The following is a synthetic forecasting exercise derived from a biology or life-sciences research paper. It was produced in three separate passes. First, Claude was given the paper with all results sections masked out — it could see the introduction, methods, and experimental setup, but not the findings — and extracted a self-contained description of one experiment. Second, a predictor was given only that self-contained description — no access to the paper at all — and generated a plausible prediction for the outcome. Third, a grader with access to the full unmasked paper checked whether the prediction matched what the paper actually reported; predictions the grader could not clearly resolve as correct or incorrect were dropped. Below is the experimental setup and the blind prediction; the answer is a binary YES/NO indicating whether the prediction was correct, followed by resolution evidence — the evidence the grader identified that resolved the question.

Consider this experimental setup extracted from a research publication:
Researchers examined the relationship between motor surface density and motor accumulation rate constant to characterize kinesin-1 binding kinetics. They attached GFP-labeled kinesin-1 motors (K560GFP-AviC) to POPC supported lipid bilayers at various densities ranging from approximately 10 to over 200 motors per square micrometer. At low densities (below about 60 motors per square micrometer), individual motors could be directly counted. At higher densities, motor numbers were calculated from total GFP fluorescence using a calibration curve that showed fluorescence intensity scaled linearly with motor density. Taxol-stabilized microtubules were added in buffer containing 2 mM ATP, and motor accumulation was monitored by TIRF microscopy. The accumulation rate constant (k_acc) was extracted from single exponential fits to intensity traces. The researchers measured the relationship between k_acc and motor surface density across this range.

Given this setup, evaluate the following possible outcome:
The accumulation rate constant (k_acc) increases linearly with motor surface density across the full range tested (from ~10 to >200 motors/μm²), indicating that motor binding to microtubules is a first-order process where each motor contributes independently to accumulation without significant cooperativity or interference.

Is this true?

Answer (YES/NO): YES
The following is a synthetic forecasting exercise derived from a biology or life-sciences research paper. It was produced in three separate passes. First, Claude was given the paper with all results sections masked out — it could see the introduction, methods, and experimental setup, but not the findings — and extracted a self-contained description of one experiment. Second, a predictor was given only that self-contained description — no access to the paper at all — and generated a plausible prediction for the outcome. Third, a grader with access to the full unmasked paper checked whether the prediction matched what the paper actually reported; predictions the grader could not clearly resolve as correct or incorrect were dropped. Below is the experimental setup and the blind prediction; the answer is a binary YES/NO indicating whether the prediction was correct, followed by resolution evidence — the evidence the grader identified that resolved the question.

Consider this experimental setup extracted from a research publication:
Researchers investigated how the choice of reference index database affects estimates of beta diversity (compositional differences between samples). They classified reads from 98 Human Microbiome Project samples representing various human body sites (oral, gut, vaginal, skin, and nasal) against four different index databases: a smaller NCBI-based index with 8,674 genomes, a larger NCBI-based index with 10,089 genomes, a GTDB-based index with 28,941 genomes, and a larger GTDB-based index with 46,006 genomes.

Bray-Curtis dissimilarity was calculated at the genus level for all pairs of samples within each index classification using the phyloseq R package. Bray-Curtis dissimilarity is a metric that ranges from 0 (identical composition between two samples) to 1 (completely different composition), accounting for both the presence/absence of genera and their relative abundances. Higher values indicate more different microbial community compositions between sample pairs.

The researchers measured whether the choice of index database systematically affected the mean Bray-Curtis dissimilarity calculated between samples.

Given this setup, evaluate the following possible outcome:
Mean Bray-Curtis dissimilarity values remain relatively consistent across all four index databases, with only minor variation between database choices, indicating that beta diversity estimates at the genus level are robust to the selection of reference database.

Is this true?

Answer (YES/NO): NO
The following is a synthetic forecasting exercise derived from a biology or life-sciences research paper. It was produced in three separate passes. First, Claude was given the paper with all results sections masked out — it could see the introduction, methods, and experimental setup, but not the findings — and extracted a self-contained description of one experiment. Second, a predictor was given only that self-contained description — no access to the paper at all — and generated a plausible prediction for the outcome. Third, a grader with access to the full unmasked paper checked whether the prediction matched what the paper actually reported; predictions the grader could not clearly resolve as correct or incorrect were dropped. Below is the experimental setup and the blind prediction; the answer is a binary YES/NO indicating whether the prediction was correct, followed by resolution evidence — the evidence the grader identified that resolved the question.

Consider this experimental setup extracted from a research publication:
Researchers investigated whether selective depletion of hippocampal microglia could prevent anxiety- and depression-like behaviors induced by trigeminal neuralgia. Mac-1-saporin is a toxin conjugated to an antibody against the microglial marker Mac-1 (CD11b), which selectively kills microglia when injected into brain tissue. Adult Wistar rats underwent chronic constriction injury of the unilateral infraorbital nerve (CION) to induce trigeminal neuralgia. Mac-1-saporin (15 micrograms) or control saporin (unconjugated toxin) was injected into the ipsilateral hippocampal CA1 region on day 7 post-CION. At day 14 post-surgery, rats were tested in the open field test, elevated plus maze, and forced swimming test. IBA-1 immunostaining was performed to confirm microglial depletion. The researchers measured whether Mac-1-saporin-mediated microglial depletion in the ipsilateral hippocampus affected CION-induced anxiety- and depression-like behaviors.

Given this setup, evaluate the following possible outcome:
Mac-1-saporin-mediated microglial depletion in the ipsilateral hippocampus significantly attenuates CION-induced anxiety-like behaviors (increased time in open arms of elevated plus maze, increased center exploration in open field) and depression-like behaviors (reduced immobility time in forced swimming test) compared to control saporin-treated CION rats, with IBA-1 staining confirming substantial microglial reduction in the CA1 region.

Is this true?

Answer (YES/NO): YES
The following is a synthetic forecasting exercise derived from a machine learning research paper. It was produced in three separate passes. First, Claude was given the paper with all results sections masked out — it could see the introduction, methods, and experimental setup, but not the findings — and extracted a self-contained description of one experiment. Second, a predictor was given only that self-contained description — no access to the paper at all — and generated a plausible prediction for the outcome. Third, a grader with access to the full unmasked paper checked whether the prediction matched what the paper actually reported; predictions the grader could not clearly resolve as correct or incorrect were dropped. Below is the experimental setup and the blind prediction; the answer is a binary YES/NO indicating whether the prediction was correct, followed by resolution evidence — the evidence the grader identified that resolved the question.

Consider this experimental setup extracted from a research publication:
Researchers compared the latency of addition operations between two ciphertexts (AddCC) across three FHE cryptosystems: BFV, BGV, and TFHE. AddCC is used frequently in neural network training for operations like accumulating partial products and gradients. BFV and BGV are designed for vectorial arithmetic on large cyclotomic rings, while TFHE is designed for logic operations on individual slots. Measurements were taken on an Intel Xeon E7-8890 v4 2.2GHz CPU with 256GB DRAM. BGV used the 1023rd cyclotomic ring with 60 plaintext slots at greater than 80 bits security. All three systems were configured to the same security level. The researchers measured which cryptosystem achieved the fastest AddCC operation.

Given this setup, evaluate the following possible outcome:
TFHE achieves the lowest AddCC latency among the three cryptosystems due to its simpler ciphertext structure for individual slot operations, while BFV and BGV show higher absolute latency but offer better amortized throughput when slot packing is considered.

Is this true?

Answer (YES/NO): NO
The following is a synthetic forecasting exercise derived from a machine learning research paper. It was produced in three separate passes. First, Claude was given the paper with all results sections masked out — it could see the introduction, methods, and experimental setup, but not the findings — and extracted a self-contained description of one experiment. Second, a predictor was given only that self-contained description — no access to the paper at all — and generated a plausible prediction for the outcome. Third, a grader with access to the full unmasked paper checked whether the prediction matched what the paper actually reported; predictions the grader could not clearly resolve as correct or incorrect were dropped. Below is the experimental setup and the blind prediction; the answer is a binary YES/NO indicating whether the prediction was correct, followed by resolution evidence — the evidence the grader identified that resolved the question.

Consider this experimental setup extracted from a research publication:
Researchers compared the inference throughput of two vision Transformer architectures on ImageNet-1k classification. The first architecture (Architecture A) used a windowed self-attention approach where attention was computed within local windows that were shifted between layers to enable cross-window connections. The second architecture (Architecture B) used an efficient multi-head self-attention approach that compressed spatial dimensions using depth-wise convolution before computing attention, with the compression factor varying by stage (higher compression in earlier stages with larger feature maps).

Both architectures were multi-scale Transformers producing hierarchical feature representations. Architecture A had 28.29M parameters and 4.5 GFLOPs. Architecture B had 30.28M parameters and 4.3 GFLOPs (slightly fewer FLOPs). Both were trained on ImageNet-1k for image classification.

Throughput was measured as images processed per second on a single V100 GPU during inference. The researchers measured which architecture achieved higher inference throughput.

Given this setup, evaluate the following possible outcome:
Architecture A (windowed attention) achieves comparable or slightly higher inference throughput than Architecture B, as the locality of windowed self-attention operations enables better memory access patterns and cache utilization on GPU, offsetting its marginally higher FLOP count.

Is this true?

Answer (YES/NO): NO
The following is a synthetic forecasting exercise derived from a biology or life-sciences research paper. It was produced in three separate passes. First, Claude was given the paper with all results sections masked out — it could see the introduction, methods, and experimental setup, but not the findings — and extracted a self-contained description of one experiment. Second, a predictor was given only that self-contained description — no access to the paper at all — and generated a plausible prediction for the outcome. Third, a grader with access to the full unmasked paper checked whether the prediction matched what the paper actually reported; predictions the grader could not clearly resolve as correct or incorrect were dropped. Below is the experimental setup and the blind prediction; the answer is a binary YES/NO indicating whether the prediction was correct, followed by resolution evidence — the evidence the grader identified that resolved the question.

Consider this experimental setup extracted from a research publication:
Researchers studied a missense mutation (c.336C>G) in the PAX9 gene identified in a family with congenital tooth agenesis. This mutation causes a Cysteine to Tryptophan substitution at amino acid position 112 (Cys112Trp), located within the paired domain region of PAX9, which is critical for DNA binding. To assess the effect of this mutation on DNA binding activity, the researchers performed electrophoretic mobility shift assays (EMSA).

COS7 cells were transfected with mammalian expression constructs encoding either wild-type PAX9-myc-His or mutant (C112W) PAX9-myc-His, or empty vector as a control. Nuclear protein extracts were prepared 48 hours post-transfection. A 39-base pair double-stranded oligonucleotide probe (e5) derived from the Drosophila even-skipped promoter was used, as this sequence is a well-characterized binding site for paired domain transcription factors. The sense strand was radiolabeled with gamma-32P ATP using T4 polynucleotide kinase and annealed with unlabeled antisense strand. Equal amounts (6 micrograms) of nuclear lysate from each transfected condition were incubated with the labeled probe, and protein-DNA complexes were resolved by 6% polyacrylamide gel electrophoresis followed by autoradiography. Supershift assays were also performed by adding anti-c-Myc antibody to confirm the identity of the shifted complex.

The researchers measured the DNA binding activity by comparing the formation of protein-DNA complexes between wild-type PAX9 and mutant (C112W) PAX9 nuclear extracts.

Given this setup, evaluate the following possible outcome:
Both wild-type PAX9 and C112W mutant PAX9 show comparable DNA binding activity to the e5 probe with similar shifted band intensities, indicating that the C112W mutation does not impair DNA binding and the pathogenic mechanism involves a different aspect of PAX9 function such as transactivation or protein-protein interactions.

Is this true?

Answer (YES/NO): NO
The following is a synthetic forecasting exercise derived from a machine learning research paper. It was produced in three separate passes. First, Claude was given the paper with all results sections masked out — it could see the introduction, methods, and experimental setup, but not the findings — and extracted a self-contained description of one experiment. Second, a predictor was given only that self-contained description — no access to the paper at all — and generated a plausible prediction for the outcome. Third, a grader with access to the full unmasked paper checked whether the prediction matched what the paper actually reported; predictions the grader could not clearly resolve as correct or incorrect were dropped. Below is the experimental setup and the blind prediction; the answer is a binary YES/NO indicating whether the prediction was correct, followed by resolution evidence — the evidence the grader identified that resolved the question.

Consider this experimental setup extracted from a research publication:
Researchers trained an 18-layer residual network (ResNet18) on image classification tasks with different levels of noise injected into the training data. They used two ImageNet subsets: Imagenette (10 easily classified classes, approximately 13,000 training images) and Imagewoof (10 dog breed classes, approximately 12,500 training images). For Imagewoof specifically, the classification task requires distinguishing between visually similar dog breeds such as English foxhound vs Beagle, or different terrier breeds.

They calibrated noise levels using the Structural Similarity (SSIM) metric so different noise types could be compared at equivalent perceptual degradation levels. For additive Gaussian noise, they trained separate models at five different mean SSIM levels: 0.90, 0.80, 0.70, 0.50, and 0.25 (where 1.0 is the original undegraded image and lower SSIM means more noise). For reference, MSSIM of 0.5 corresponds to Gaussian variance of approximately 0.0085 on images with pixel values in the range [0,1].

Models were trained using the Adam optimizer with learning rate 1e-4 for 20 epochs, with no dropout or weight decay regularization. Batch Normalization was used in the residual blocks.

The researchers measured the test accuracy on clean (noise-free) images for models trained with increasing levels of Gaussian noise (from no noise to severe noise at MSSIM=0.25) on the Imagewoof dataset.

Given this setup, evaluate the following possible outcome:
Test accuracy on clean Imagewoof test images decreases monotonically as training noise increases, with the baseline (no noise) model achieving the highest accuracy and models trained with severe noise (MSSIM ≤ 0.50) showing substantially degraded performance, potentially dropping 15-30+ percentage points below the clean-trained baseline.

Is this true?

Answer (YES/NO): NO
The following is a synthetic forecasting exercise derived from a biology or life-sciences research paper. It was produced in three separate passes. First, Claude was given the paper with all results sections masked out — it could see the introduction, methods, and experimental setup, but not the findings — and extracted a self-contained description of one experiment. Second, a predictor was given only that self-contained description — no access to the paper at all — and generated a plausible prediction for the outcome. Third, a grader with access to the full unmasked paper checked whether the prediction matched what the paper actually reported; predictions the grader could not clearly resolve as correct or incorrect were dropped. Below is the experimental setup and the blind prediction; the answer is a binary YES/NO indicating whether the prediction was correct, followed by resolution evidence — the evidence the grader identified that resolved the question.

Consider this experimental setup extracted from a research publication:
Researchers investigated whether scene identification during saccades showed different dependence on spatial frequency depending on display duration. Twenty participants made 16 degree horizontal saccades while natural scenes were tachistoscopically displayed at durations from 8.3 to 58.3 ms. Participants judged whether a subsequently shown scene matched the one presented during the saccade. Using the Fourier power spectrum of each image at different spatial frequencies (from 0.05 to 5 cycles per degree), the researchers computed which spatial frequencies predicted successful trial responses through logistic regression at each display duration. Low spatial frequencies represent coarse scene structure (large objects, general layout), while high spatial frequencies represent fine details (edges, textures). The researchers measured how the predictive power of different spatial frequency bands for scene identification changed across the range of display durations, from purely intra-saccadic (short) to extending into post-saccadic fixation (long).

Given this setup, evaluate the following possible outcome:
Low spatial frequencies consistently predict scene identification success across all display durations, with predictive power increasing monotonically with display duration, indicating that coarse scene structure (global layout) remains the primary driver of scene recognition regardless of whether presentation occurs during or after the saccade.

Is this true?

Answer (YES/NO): NO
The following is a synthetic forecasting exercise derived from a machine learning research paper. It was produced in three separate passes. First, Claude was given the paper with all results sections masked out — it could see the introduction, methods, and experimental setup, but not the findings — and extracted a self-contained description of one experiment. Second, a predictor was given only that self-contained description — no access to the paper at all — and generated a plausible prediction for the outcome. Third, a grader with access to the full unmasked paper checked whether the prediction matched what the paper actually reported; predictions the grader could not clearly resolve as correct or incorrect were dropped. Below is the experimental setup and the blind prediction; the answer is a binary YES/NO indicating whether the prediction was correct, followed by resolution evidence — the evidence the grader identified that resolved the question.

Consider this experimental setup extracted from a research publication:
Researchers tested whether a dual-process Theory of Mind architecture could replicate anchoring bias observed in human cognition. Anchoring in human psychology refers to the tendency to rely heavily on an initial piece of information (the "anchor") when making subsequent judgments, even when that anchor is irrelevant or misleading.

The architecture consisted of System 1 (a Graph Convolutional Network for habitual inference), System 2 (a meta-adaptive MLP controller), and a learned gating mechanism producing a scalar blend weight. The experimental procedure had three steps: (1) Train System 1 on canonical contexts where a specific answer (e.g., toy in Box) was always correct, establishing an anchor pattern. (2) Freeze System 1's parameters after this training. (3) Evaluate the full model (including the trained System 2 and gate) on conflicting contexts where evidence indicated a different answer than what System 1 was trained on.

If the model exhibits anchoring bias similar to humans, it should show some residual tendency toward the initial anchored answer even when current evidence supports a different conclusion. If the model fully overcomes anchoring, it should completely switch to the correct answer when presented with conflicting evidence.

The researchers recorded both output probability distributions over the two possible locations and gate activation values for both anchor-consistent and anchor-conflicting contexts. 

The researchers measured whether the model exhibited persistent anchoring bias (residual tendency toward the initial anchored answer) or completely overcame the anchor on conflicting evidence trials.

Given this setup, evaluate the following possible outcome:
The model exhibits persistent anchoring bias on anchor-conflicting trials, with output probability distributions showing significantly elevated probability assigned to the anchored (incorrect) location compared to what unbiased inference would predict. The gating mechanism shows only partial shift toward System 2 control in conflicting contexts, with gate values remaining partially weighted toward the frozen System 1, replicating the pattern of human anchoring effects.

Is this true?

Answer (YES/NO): NO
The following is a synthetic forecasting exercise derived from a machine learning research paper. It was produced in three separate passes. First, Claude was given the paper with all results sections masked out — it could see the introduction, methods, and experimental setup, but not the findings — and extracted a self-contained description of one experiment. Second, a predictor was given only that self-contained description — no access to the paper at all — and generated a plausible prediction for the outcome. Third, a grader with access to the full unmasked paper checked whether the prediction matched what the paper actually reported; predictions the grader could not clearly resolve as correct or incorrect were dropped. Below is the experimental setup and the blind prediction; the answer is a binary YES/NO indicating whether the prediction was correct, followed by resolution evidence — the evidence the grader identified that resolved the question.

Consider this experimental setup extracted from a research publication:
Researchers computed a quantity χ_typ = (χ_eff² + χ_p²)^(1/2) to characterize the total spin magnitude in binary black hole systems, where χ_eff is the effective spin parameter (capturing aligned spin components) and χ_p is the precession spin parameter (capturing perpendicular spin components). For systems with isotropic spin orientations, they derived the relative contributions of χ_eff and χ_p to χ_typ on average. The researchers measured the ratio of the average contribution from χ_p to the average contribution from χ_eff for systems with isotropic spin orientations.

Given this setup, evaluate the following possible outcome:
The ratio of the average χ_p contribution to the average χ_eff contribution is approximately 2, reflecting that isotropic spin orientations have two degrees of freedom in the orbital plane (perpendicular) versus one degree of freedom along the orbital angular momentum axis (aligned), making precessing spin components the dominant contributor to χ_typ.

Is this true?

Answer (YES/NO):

• _Exercise description_: Extract every line from the records above that contains the word "accuracy".

• _Solution for this problem_:
The researchers measured the test accuracy on clean (noise-free) images for models trained with increasing levels of Gaussian noise (from no noise to severe noise at MSSIM=0.25) on the Imagewoof dataset.
Test accuracy on clean Imagewoof test images decreases monotonically as training noise increases, with the baseline (no noise) model achieving the highest accuracy and models trained with severe noise (MSSIM ≤ 0.50) showing substantially degraded performance, potentially dropping 15-30+ percentage points below the clean-trained baseline.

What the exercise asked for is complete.